Despite the findings, Aurisano said he thinks sterile neutrinos do exist, at least in some form.

“I think sterile neutrinos are more likely than not to exist at high energies. At the very beginning of the universe, you’d expect there would be sterile neutrinos,” he said. “Without them, it’s hard to explain aspects of neutrino mass.”

But Aurisano is skeptical about finding light sterile neutrinos that many theorists expected them to find in the experiments.

“Our experiment disfavors light or lower-mass sterile neutrinos,” he said.

Sousa said some of his research was truncated somewhat by the global COVID-19 pandemic when Fermilab shut down accelerator operations months earlier than expected. But researchers continued to use massive supercomputers to examine data from the experiments, even while working from home during the quarantine.

“It’s one of the blessings of high energy physics,” Aurisano said. “Fermilab has all the data online and the computing infrastructure is spread out around the world.
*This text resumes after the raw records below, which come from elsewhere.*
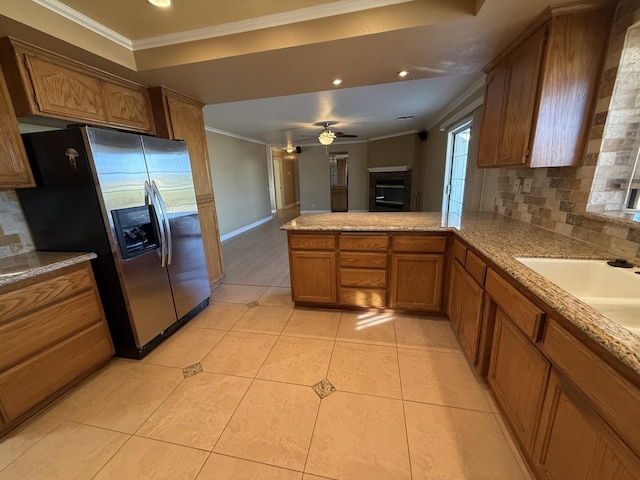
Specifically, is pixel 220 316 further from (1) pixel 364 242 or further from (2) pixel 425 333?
(2) pixel 425 333

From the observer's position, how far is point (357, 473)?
3.93ft

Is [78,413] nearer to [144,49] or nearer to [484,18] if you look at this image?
[144,49]

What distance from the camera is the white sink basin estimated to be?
1.03 meters

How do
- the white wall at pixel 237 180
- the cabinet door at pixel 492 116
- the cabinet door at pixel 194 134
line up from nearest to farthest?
the cabinet door at pixel 492 116 → the cabinet door at pixel 194 134 → the white wall at pixel 237 180

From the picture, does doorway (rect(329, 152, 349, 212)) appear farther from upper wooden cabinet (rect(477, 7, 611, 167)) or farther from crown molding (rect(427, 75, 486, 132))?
upper wooden cabinet (rect(477, 7, 611, 167))

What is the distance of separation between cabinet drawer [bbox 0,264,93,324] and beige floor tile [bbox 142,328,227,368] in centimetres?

So as long as you have the internet you can access all the data and all the computational facilities to do the analyses.”

Still, Aurisano said it takes some adjusting to work from home.
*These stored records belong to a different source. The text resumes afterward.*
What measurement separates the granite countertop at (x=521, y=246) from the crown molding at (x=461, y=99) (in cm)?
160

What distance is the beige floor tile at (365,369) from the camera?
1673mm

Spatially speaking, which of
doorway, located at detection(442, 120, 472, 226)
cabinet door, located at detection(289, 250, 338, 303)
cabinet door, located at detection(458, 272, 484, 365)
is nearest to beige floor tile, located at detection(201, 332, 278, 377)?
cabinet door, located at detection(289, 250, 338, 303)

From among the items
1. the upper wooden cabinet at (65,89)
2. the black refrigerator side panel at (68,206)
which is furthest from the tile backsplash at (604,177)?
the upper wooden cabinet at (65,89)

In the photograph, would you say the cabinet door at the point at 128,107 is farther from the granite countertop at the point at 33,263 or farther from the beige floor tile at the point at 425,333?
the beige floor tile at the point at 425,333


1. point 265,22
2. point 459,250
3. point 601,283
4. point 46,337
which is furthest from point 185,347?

“It was easier when I had dedicated hours at the office. It’s a challenge sometimes to work from home,” he said.

Reference: “Improved Constraints on Sterile Neutrino Mixing from Disappearance Searches in the MINOS, MINOS+, Daya Bay, and Bugey-3 Experiments” by P. Adamson et al. (Daya Bay Collaboration, MINOS+ Collaboration), 10 August 2020, Physical Review Letters.
DOI: 10.1103/PhysRevLett.125.071801

6 Comments on "Physicists Cast Doubt on Neutrino Theory – Exotic Subatomic Particle May Not Exist at All"

  1. Gregory Phillip Dearth | August 13, 2020 at 8:41 pm | Reply

    Sensationalism will destroy scientific journalism. This title is simply not true. Finding out there are three neutrinos is actually pretty boring as it fits the standard model predictably. That fourth one was a long shot at best. Not finding what you don’t expect to find isn’t really a story.

  2. I would shut down this project and use the Fermilabs super computers full time in solving the Covid pandemic. Covid 19 won’t be the last virus to lay waste to humanity, why are we not focusing very single gram of human energy and ingenuity together to stay alive.

  3. ….
    ”Doubt on Neutrino Theory”, the doubts are sometimes good, one can reassure some basic things, and find many things along the way!
    However, now I have some questions…
    Like
    1. could Higgs be a base for our mass and then some entity of higher dimensions are wrapped around, and dark matter is also wrapped around but in other dimensions that are not like ours, and there are different types of dark matter.
    Since the Higgs are shared then can influence to each other with the mass, but not “see each other”….

    2. If there is a space-time entity, what would be its resonant frequency, and could this be a proof that space time exists…

    … so many things … and

  4. Agree that the title is misleading. The suggestion that ALL neutrinos do not exist is the only reason I read the article.

  5. Ronald Patrick Marriott | August 18, 2020 at 6:09 am | Reply

    Did you know that the aether field is made in three energy levels ? You can’t remove the aether field from your particle collider experiments at #CERN so you’re going to be getting different results in at least three different energy levels and that gives you different particles. Same particle three or more results depending upon time and position in the field.
    Super string Theory supports this!